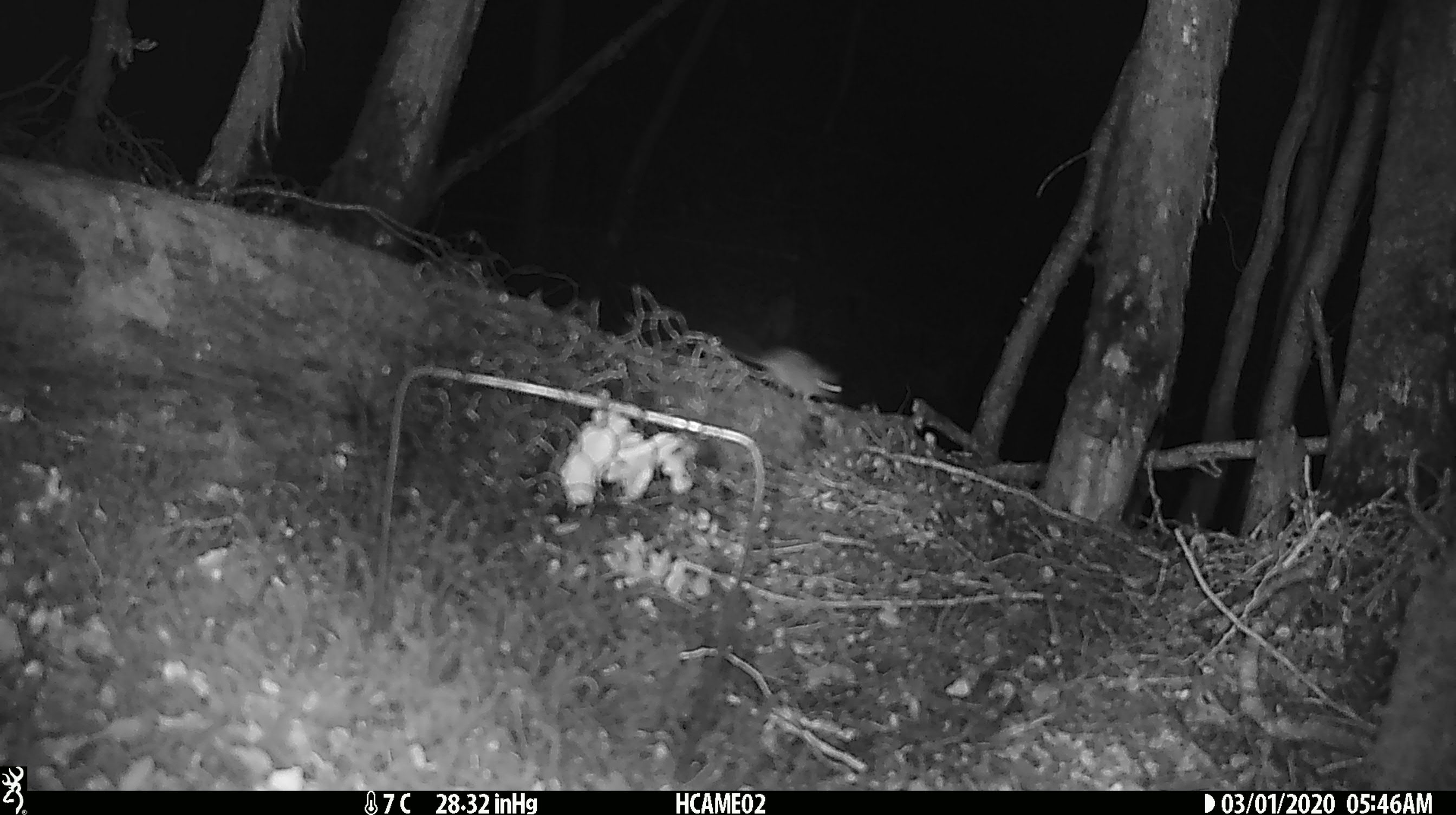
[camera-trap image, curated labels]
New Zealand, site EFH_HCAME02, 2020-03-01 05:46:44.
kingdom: Animalia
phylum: Chordata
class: Mammalia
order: Rodentia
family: Muridae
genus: Mus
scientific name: Mus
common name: mouse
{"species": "mouse (Mus)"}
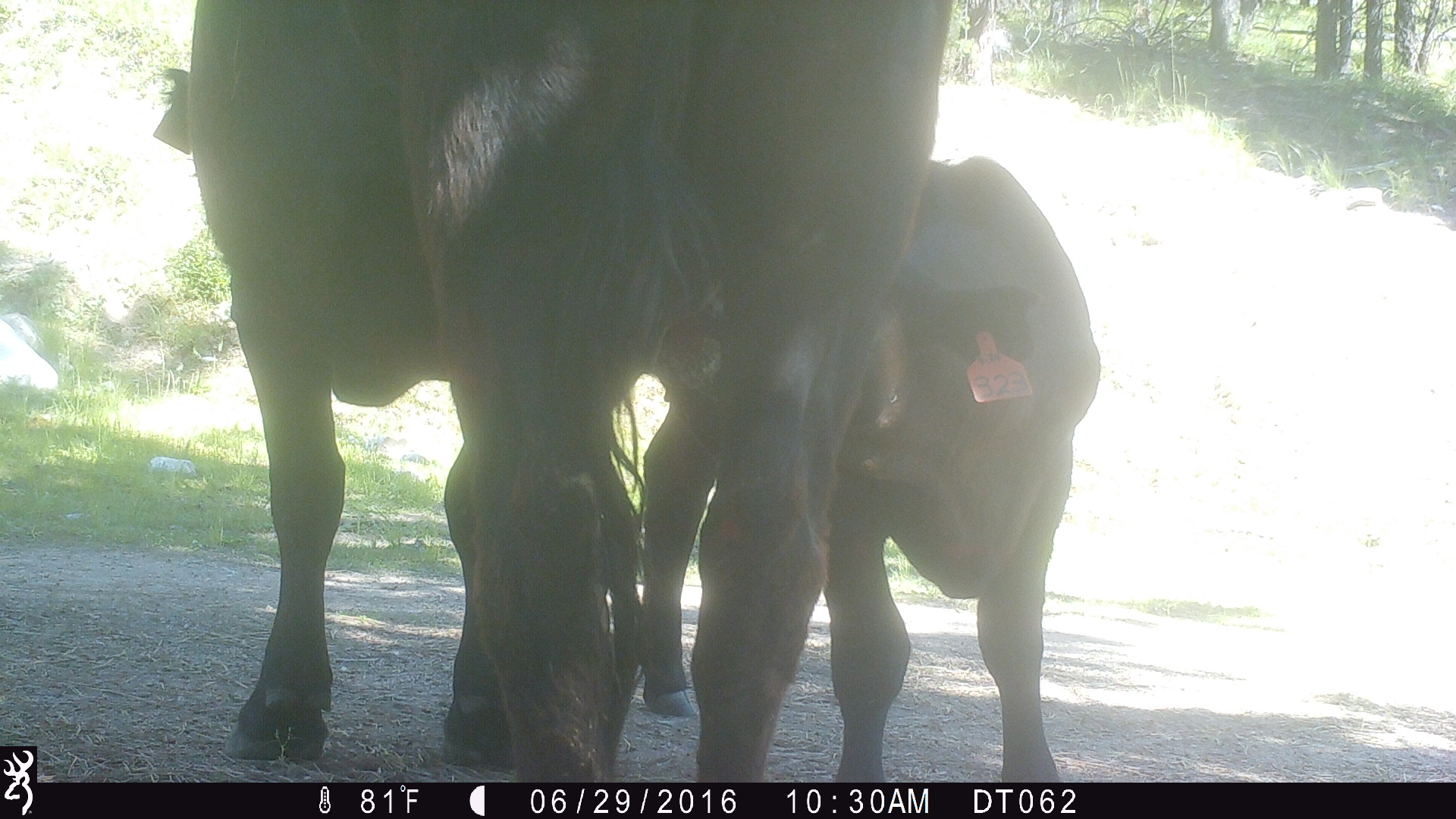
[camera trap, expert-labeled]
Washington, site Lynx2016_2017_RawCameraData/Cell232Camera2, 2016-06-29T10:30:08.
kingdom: Animalia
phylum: Chordata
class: Mammalia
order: Artiodactyla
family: Bovidae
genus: Bos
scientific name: Bos taurus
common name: domestic cattle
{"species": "domestic cattle (Bos taurus)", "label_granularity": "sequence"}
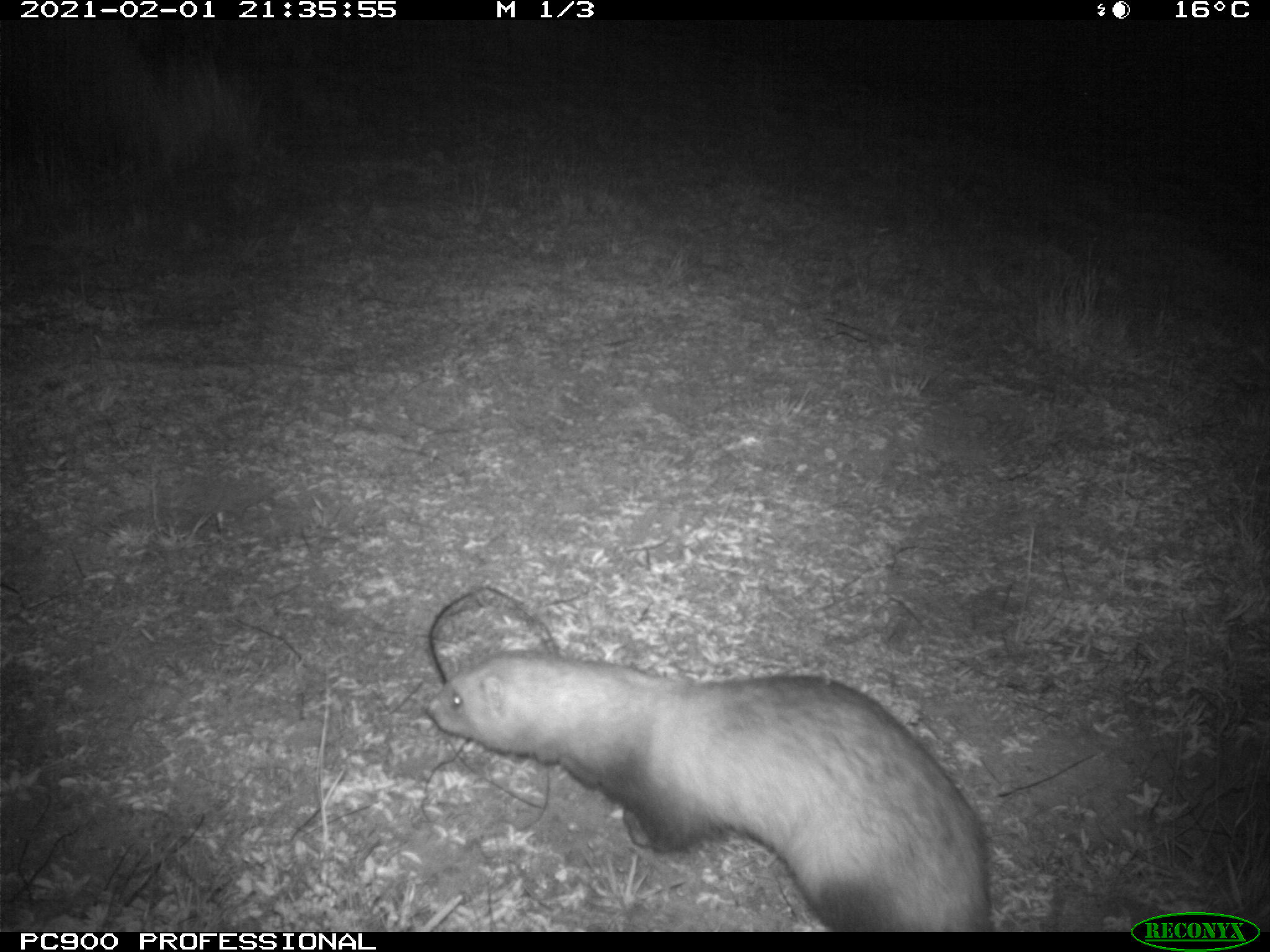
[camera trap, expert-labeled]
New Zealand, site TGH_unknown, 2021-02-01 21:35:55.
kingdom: Animalia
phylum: Chordata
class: Mammalia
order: Carnivora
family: Mustelidae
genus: Mustela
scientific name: Mustela furo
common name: ferret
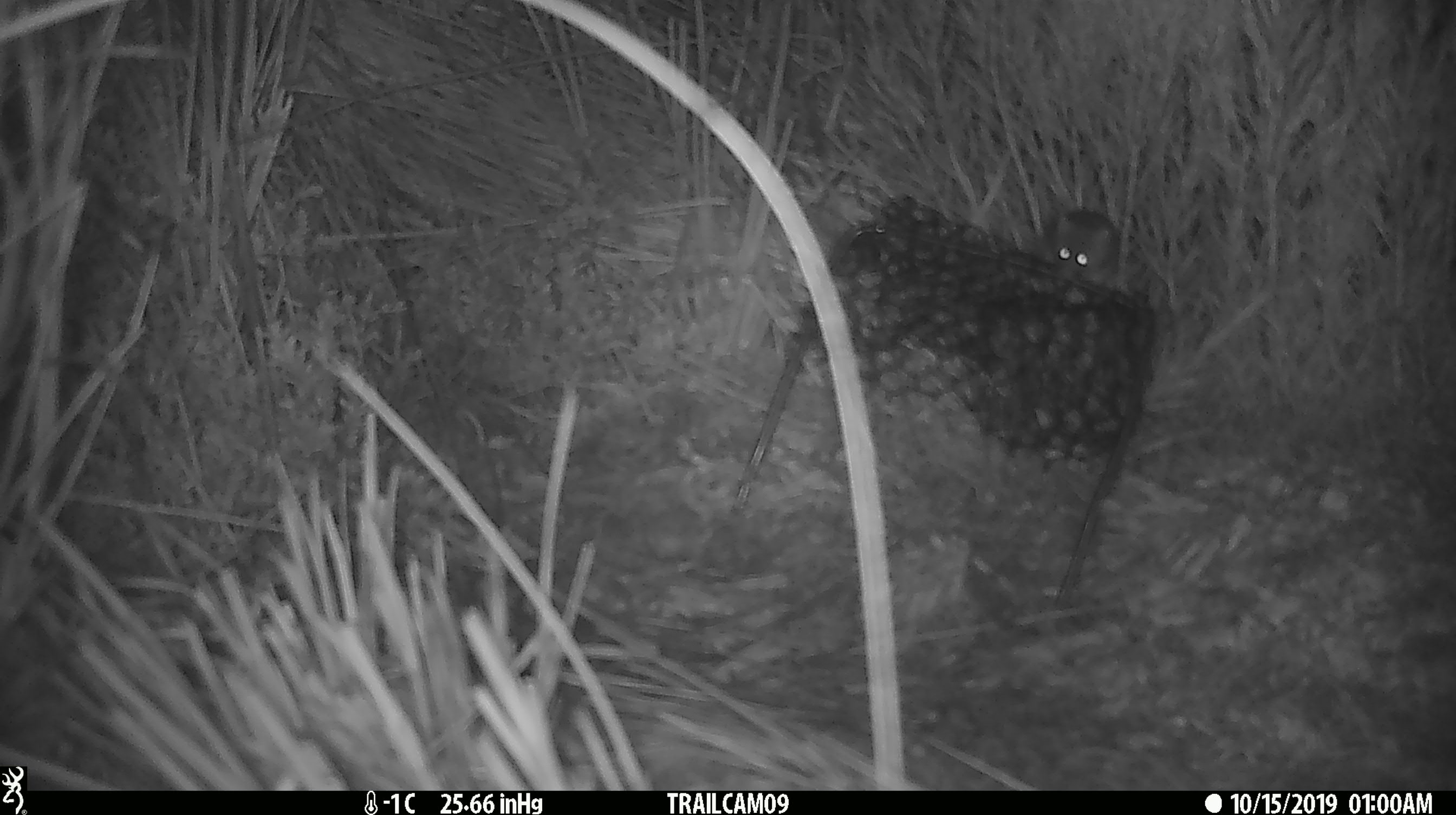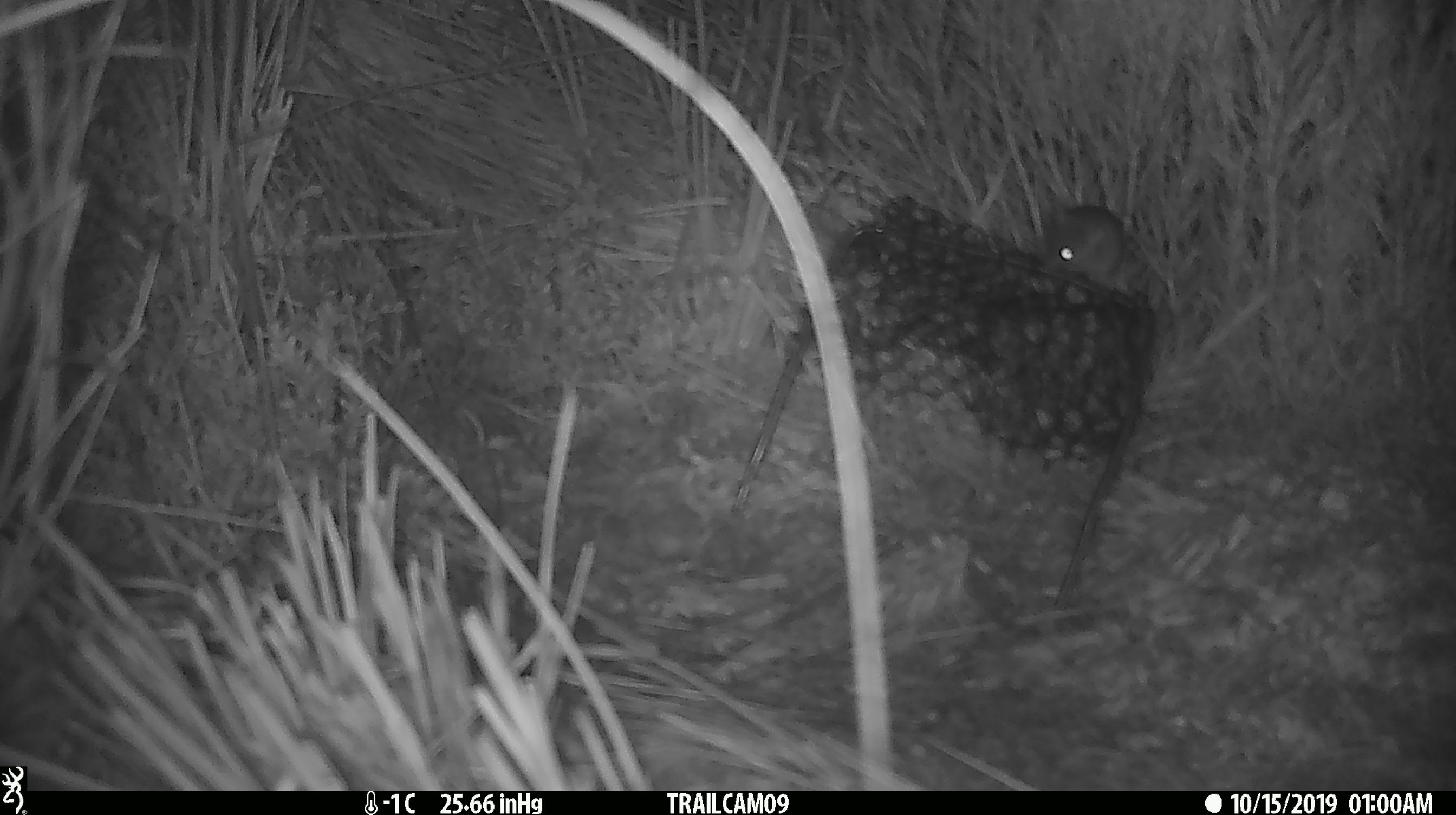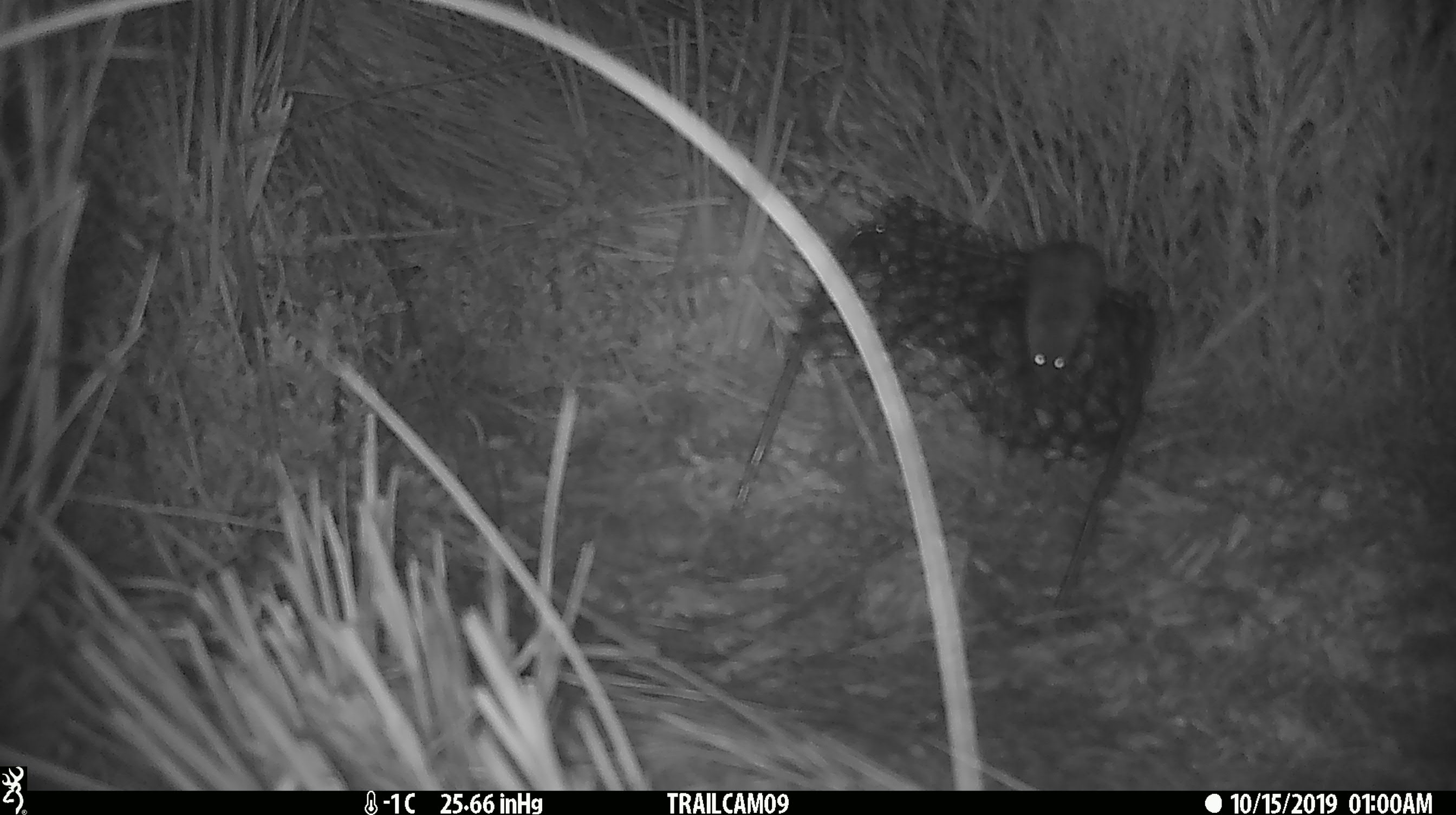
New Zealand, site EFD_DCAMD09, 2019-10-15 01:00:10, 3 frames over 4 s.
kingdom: Animalia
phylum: Chordata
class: Mammalia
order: Rodentia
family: Muridae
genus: Mus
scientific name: Mus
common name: mouse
Mouse (Mus).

--- WHAT IS NEEDED ---
Lines of the listing that include the string "Zealand" are to be counted; state that count alone.

--- ANSWER TO THE EXERCISE ---
3